I was hoping for a section for DIY electronics, but couldn't find anything like that.
So since this project is for aimed at being able to control PWM pumps like the 35X or new PWM version of the D5 from a normal variable voltage fan controller I figured the Water Cooling section was the best place for this thread.
As many of you know, a lot of my builds feature some custom electronics that make them unique and special.
All of my builds with PWM pumps have custom PWM controllers to set the pump speed manually, or be able to switch it to mobo control.
I got some PM's recently asking about being able to control a PWM pump from a fan controller, and one suggested a circuit that's been around for a while, that after giving it some thought, seemed adaptable as a base to work from.
Here's the link, the second one down is the one of interest:
I was already planning to use the new Lamptron CW611 controller in the "Mix 'n Match" NZXT 630's builds, so being able to use a pair of 35X's in a setup where I could switch control between manual or mobo speed control and control by the CW611 seemed like a cool idea.
One thing I've learned from building several iterations of DIY PWM controllers, is that you have to build them so that you have a fair amount of trim control for the minimum % and the max % points.
You typically don't want to run a pump down below 15 to 20% or so, and most are at max speed by 70% to 75%.
It's nice to have trim pots set up so that the main speed control runs the pump from the minimum desired speed to the max speed over all of its range, not just a small portion somewhere near the middle of its range. . . ..
And to make it more fun, not all pumps, D5 / 35X are the same, and PWM fans are different yet, as to how they react to the PWM %.
The key part of the circuit that makes it adaptable to voltage control, is the voltage divider network R3, P1, R4, which controls the trip point of the LM311 comparator.
With the circuit set up, it was easy enough to measure what voltage was needed to reach 100% duty cycle, and what voltage threshold was required to rise above 0%.
Knowing what the 0 to 100% duty cycle voltage span is, allowed me to set up a finely adjustable voltage divider network to convert the variable voltage from the fan controller down to a range equal to that span.
The small problem is that the fan controller output starts at 0V, while the 0% duty cycle voltage is about 2.2V.
To solve that problem, I made a finely adjustable voltage divider network and a non-inverting summing amplifier to add the first 2.2V, so that the swing of the fan controller output can swing the PWM from 0 to 100%
In the pic below, the smaller rear protoboard has the fan controller output voltage divider network on the far right, with the "base level" voltage divider network just to its left.
The IC to the left of the dividers is a dual unity gain buffer that feeds the summing amp in the IC to its left.
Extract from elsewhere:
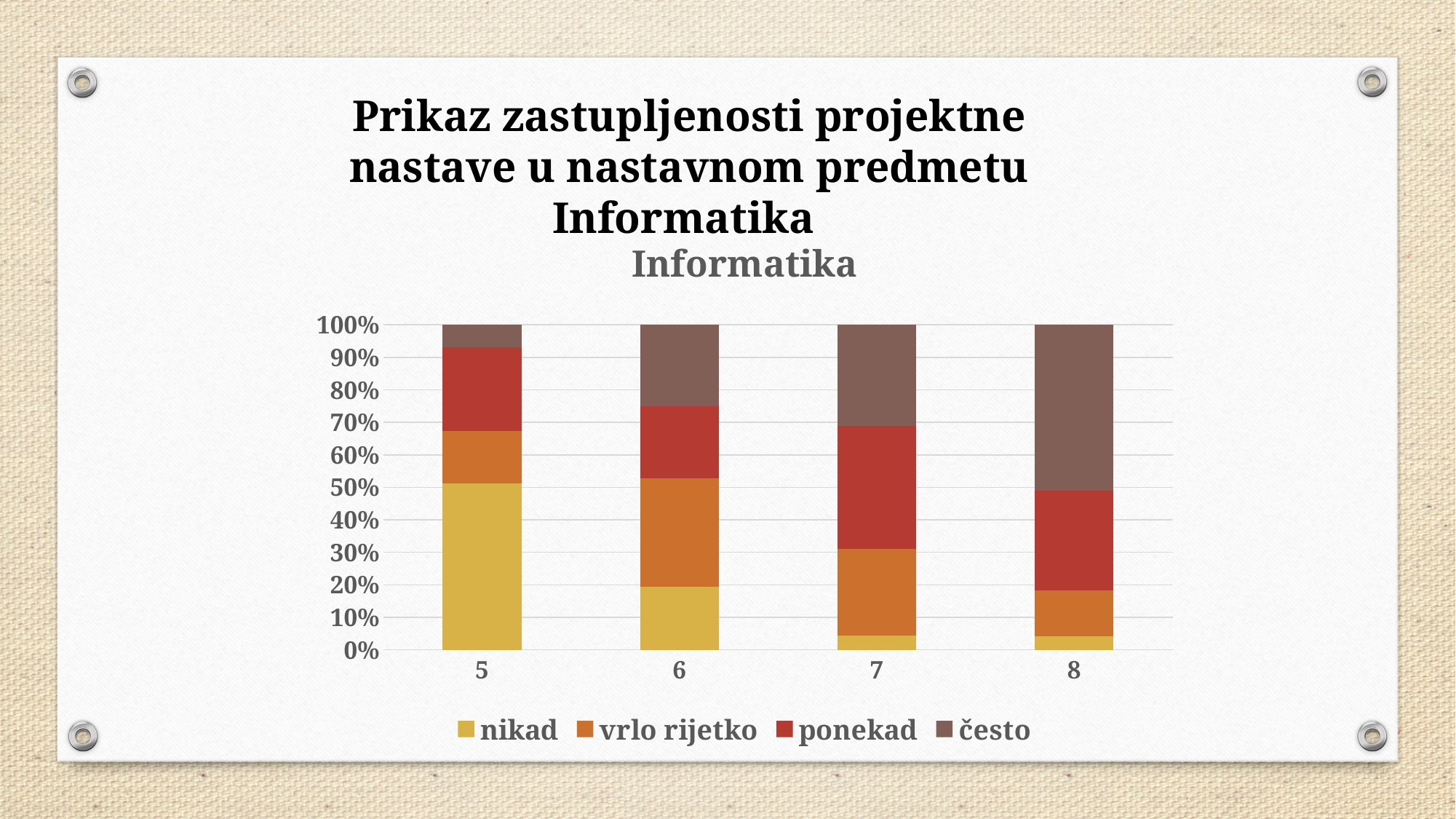
How many categories are shown on the x axis of the chart? 4 What is the title shown directly above the chart area? Informatika What are the series names listed in the legend? nikad, vrlo rijetko, ponekad, često Which category has the largest 'nikad' segment? 5 Is the 'nikad' segment larger for category 5 or category 6? 5 What kind of chart is shown on the slide? Stacked bar chart How many series does the legend list? 4 Is the 'nikad' segment for category 5 greater or less than 40%? greater Which category has the smallest 'često' segment? 5 Does the 'nikad' segment rise or fall from category 5 to category 8? fall Which category has the largest 'često' segment? 8 Is the 'nikad' segment for category 8 greater or less than 10%? less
Also in that IC is the unity gain buffer for the manual speed control circuit's voltage output.
The larger front protoboard, is essentially the circuit in the schematic pic, with a LM339 quad comparator IC in place of the single LM311, as the output of the right NE55 IC needs additional conditioning.
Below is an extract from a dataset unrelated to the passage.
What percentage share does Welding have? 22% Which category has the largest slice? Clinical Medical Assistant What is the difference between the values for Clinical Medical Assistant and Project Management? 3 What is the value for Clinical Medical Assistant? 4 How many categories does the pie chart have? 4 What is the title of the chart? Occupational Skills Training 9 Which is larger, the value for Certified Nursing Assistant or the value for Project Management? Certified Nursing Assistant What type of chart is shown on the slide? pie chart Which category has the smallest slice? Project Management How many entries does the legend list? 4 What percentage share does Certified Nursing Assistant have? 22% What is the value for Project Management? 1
The trim pots at the far left are for the 0% and 100% adjustments.
The trim pot on the lower board is the frequency trimmer.
This pic shows the speed control and the switch for fan controller or manual speed control operation.
Here it is set up on my electronics bench: . . .It's in manual mode and set at about 12% as a minimum:
Here's ~95%, and you can see that the frequency is right at 25KHz:
Here's 50%, notice the frequency stays right at the 25KHz mark:
Close up of what I have set as the minimum %:
Here's some pics with the PWM being controlled by the Aerocool X-Vision (display position 4)
Here's 100% . . . full speed on that fan of 1100 rpm 11.9 volts out from the X-Vision:
~70% . . . 11.0V out from the X-Vision . . ..1000 rpm:
~40% . . . .5.6V out from the X-Vision 600rpm
~20% . . . 3.9V out from the X-Vision . . . . . 600rpm
Next phase is to solder it up on some perfboard.
Not sure yet whether I want to go to the trouble to design a pcb for it yet.